Below are the records. List every line holding the word "initial".

Exercise materials Block Start

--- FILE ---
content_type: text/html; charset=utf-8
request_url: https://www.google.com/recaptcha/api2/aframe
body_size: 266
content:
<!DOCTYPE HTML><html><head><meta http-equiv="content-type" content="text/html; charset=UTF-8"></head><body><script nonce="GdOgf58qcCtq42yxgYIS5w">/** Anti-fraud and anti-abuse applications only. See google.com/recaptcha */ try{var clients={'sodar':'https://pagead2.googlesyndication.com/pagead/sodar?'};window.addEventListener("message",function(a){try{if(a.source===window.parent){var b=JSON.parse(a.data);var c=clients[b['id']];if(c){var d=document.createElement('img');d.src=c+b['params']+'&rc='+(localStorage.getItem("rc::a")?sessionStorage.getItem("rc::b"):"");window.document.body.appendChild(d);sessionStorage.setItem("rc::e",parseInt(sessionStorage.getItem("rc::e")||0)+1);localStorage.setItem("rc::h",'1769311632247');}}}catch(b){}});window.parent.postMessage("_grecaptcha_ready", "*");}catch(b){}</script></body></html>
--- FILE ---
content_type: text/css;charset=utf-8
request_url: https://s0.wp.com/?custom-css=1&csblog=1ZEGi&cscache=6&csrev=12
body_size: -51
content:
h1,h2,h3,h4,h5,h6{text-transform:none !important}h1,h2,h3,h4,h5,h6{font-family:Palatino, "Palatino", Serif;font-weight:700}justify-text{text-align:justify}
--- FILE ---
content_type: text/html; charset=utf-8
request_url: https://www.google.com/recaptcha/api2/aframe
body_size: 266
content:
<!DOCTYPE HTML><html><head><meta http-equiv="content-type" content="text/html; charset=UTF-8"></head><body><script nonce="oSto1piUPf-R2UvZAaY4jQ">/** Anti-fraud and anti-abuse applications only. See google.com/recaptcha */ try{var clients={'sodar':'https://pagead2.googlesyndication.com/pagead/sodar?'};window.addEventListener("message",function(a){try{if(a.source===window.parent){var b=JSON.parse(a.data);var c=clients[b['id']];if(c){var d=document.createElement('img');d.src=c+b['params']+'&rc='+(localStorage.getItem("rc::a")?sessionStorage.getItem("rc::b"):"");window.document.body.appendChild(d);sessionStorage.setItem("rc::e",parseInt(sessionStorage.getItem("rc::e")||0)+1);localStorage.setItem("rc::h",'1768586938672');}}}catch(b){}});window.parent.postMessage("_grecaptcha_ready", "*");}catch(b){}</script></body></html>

Exercise materials Block End
Exercise materials Block Start

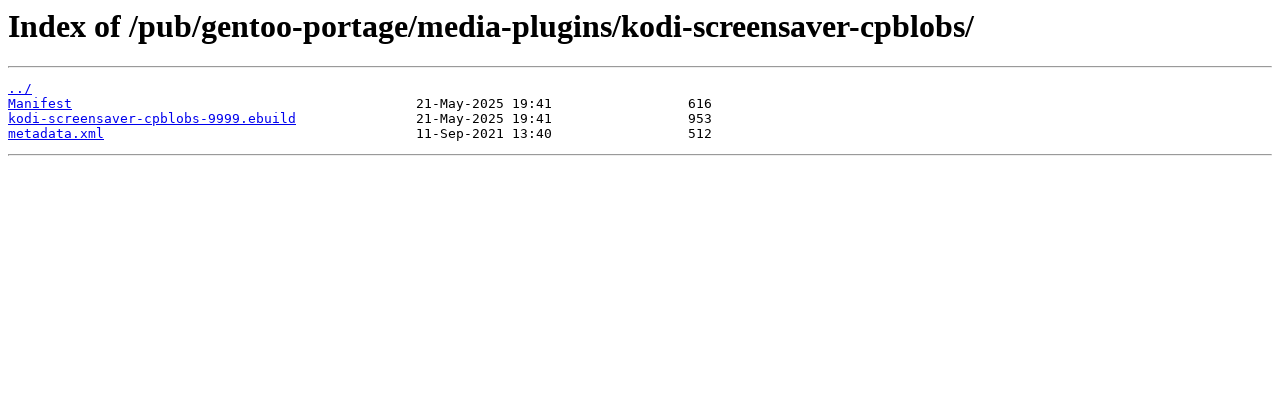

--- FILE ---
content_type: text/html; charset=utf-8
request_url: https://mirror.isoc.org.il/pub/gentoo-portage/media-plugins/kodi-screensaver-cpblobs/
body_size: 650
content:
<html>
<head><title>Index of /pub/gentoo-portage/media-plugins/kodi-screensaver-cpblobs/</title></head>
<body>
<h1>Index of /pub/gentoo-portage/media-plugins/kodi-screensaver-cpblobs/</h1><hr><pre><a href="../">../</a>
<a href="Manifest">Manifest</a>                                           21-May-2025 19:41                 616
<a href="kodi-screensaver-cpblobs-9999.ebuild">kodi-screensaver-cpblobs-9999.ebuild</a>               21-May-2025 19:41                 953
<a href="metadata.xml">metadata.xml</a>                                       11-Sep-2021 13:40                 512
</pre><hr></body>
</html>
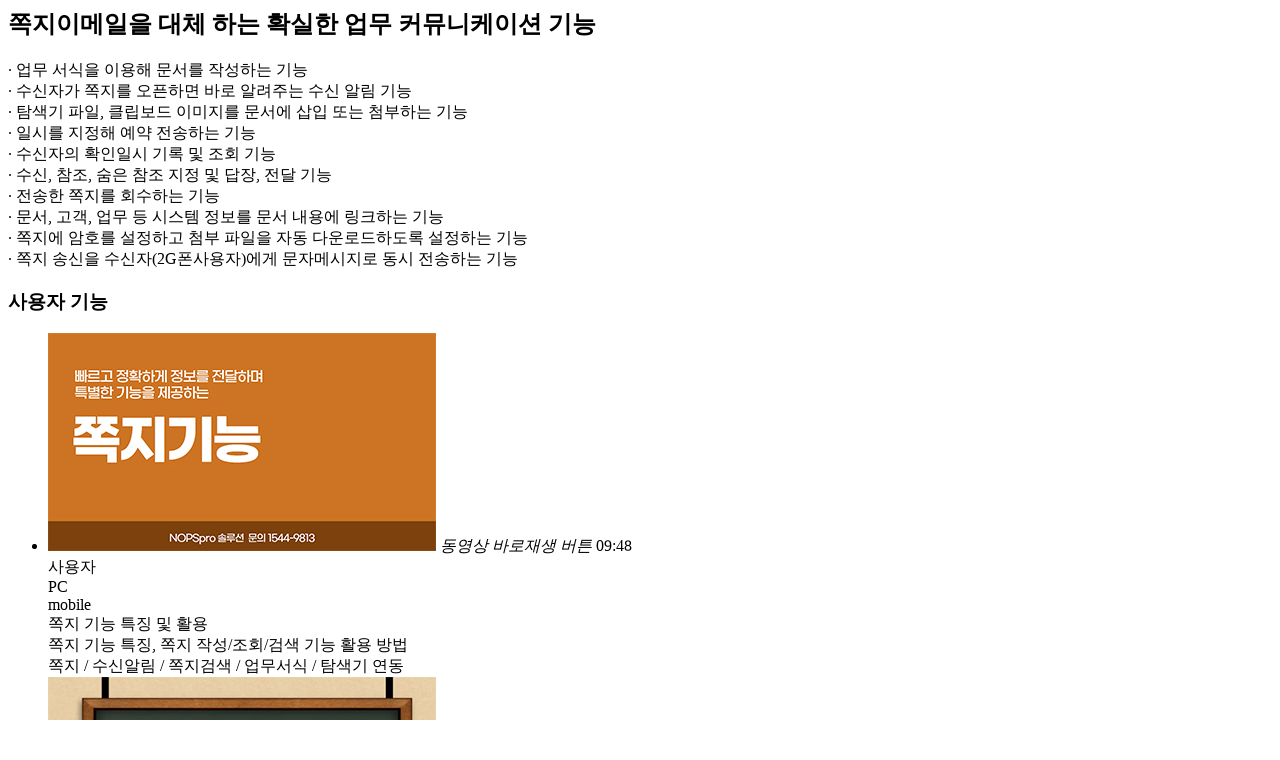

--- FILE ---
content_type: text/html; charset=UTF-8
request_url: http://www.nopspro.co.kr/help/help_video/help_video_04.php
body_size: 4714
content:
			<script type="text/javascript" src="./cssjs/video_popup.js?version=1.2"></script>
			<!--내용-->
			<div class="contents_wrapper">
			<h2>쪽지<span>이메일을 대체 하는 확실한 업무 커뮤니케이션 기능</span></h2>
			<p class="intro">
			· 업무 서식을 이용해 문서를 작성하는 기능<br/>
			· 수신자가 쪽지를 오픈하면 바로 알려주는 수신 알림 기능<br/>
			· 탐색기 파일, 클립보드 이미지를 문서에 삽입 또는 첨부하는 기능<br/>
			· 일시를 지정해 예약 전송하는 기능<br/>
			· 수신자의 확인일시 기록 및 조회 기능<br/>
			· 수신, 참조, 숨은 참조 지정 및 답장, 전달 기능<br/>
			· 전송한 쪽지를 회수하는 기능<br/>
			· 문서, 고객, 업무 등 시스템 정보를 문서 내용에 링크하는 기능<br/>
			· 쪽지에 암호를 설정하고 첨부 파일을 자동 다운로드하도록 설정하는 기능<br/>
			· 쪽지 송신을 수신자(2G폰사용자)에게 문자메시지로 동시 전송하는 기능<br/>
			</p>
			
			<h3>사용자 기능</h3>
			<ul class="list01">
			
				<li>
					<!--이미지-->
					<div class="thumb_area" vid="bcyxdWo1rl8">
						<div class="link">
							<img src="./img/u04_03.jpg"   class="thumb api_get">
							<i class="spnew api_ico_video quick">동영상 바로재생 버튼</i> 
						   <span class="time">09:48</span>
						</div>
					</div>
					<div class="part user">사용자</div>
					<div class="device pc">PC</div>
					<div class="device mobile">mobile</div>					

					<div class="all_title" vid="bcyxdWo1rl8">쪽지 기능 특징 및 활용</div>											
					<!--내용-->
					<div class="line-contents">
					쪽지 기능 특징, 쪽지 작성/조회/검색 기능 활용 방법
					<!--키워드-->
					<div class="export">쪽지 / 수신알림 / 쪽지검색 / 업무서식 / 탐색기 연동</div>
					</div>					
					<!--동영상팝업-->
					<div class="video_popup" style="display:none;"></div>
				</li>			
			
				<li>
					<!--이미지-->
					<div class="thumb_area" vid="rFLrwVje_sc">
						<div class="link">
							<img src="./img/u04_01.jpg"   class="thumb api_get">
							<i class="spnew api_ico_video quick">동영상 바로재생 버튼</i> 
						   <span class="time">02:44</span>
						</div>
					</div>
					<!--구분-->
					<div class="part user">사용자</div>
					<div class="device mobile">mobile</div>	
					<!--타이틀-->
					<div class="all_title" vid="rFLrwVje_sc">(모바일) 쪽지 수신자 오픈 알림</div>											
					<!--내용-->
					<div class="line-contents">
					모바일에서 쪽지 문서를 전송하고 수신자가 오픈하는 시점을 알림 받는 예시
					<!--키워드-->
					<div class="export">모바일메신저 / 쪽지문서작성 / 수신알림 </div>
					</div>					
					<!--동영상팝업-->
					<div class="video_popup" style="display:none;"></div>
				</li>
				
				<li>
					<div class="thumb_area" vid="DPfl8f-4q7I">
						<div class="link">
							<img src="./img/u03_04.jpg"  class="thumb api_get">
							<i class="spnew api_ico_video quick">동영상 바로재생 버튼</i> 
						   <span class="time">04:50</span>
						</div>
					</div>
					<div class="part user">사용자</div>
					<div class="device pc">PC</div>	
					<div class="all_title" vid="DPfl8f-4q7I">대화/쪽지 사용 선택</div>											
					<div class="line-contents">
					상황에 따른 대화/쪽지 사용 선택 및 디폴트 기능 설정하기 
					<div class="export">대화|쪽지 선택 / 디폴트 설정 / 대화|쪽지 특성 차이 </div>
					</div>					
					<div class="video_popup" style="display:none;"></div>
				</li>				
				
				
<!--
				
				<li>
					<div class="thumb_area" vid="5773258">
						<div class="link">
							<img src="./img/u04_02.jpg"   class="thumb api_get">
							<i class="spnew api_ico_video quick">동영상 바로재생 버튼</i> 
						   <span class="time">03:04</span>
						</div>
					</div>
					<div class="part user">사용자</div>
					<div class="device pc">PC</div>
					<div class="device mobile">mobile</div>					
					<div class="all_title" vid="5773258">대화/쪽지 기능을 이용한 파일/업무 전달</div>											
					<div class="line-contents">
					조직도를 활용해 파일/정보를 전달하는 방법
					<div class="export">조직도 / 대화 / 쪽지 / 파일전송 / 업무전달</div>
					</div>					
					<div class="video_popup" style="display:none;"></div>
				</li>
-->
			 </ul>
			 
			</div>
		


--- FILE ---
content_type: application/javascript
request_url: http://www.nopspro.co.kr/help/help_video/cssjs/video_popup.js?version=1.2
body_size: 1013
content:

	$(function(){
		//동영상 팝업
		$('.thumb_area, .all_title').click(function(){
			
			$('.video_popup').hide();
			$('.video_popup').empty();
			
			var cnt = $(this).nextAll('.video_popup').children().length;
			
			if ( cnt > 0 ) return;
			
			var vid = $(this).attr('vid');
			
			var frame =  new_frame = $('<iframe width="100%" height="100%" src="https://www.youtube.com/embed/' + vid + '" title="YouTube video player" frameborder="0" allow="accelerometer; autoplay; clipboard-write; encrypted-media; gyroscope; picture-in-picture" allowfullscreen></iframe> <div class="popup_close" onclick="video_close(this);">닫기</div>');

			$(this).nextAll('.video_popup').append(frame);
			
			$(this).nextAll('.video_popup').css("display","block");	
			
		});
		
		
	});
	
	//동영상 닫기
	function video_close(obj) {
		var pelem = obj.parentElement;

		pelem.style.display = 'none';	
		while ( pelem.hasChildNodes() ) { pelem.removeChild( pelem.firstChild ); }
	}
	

Exercise materials Block End
Exercise materials Block Start

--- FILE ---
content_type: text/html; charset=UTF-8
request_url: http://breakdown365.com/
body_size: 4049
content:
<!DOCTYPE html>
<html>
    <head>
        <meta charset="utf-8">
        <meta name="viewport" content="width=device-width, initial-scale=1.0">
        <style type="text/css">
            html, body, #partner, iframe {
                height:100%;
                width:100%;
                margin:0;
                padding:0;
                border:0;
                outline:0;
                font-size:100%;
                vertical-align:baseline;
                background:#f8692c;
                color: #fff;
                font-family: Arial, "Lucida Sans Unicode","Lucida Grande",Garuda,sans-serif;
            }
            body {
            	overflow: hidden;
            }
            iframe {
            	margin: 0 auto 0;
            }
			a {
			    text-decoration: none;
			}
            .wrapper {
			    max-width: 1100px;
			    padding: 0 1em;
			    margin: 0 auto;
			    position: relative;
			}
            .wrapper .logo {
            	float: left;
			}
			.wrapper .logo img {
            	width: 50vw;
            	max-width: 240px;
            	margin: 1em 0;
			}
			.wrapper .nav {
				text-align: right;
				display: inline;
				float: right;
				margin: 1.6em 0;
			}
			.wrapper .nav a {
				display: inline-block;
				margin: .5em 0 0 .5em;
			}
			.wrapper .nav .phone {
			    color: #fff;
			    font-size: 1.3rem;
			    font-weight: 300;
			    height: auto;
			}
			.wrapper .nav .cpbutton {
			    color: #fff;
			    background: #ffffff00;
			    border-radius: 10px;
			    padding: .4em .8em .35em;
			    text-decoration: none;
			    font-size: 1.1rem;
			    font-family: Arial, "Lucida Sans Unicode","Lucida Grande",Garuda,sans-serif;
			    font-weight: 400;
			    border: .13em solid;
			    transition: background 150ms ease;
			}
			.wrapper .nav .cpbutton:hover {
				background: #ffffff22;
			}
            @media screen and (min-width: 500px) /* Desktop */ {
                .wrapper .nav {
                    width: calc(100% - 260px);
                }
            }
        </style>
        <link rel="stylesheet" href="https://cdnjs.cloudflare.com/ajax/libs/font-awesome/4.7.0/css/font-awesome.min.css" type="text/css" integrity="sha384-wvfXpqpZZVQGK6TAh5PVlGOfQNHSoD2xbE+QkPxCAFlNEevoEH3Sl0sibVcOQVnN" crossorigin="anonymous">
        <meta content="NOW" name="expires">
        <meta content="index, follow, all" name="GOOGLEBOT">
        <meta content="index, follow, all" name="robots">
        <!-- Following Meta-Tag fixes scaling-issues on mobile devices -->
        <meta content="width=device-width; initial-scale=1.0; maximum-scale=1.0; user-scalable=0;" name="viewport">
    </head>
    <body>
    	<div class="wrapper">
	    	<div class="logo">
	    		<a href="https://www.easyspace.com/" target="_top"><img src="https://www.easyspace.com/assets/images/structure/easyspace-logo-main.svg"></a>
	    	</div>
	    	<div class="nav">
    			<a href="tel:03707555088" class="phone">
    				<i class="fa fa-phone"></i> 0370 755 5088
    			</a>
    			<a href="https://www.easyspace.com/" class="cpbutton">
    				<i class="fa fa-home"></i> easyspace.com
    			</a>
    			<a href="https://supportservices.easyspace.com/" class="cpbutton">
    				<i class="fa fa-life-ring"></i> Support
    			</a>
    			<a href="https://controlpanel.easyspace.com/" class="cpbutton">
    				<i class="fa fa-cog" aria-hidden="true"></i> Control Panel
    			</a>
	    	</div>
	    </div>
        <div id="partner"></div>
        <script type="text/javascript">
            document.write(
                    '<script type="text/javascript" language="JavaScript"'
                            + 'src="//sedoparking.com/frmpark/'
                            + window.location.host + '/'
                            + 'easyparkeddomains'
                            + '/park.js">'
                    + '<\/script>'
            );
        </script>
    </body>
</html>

Exercise materials Block End

- Solution for this task:
        <meta name="viewport" content="width=device-width, initial-scale=1.0">
        <meta content="width=device-width; initial-scale=1.0; maximum-scale=1.0; user-scalable=0;" name="viewport">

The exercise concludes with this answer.